Outros fatores certamente contribuíram para a explosão de protestos que tomou conta dos EUA e já se espalha pelo mundo. Desde o início da pandemia, boa parte da humanidade tem se submetido a políticas de distanciamento social numa escala nunca antes vista. A medida por si mesmo responde por um aumento considerável da tensão psicológica em muitas pessoas. Seres humanos são animais sociais. Os lares não são mais pensados para abrigar pessoas durante a maior parte do dia. A presença de crianças dispensadas pela escola aumenta o estresse de um ambiente doméstico que se tornou também local de trabalho. O medo da morte, permanentemente alimentado por um fluxo intenso de informação na mídia e nas redes sociais, também contribui para consequências psíquicas inesperadas. Sob esse aspecto, não se pode dizer que é realmente uma surpresa que uma crise assim culmine com uma explosão de pessoas nas ruas.

De todo modo, a morte de Floyd pode ter sido um estopim e a forma como os protestos ganharam força mostram como os problemas raciais americanos estão longe de estarem resolvidos. Chama a atenção que o episódio desde o início recebeu um tratamento semelhante pelos dois lados da política americana. As pautas identitárias são normalmente identificadas como bandeiras do Partido Democrata, mas o próprio presidente Donald Trump, do Partido Republicano, classificou o vídeo como “chocante” assim que tomou conhecido do caso.
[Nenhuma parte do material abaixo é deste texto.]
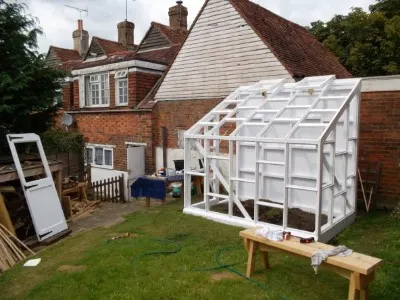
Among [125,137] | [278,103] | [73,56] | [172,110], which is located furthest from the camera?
[73,56]

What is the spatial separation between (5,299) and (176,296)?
9.10 ft

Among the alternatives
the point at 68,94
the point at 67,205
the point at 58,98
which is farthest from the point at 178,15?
the point at 67,205

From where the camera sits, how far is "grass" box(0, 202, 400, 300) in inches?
202

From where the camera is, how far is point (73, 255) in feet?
23.0

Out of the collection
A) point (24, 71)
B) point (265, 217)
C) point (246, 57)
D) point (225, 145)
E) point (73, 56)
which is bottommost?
point (265, 217)

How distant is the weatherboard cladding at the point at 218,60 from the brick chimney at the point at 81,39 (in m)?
13.0

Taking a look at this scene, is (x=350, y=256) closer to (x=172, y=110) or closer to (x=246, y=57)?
(x=246, y=57)

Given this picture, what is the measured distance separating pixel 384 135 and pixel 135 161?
9.21m

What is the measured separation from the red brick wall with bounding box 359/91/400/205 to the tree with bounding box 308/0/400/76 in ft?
38.8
Os protestos, contudo, começaram quase imediatamente, porque a testemunha que gravou a abordagem transmitiu a ação ao vivo pelo Facebook. Um grupo menor aproveitou a aglomeração do protesto para se envolver em saques e tumultos. Nas duas primeiras noites, os manifestantes incendiaram prédios públicos e saquearam lojas, em ações totalmente fora de propósito com o intuito de reivindicar a responsabilidade policial sobre a morte Floyd. A discussão então começou a mudar de rumo: da morte trágica de um negro para os atos de vandalismo em si. O presidente Trump chegou a pôr mais lenha na fogueira, ao sugerir que os saqueadores deveriam ser baleados. Um arroubo que pôde ter provocado outros grupos de extrema-esquerda a se mobilizarem.

Nesse final de semana, a polícia de Denver registrou sete disparos durante uma manifestação na cidade, mas ninguém ficou ferido. Em Columbus, a multidão invadiu e depredou o Congresso do Estado de Ohio. Manifestações também foram registradas em Memphis, Los Angeles, Albuquerque, Portland e Saint Paul - vizinha a Minneapolis. Em vários lugares foram registrados saques e depredação. Até a sede da CNN em Atlanta, no estado da Geórgia, foi alvo de vandalismo.

É preciso ter o cuidado para distinguir a questão. O movimento negro americano se queixa de tratamento desigual por parte da sociedade americana, e neste caso particular, da polícia; uma causa justa e que merece discussão pela sociedade. Já os excessos praticados, seja por outros movimentos infiltrados, seja por parcela da rede que levantou a pauta, desfocam a discussão.

O governo americano acusou as células de grupos Antifa (sigla inglesa para antifascita) como responsáveis pelo vandalismo. O movimento, que tem origens históricas no anarquismo e no comunismo, vai ser classificado pelo governo Trump como grupo terrorista. O presidente americano afirmou ainda, nesta segunda-feira (1º), que as forças de segurança federais vão intervir para garantir o restabelecimento da ordem nos estados que não conseguirem fazer isso por conta própria.

O governo americano precisa conter os atos de vandalismo, mas as tensões psicológicas que favoreceram esse estado de coisas não devem ser desprezadas. Nesse sentido, um conflito aberto contra os manifestantes pode agravar ainda mais um tecido social já bastante desgastado. Um serviço de inteligência que desarticule os arruaceiros aliado a uma retórica menos beligerante e mais conciliatória por parte do governo federal podem evitar que a desordem generalizada tome conta dos EUA.

Sobretudo porque os protestos deveriam servir para uma causa mais nobre: o aumento da integração da comunidade negra norte-americana no país.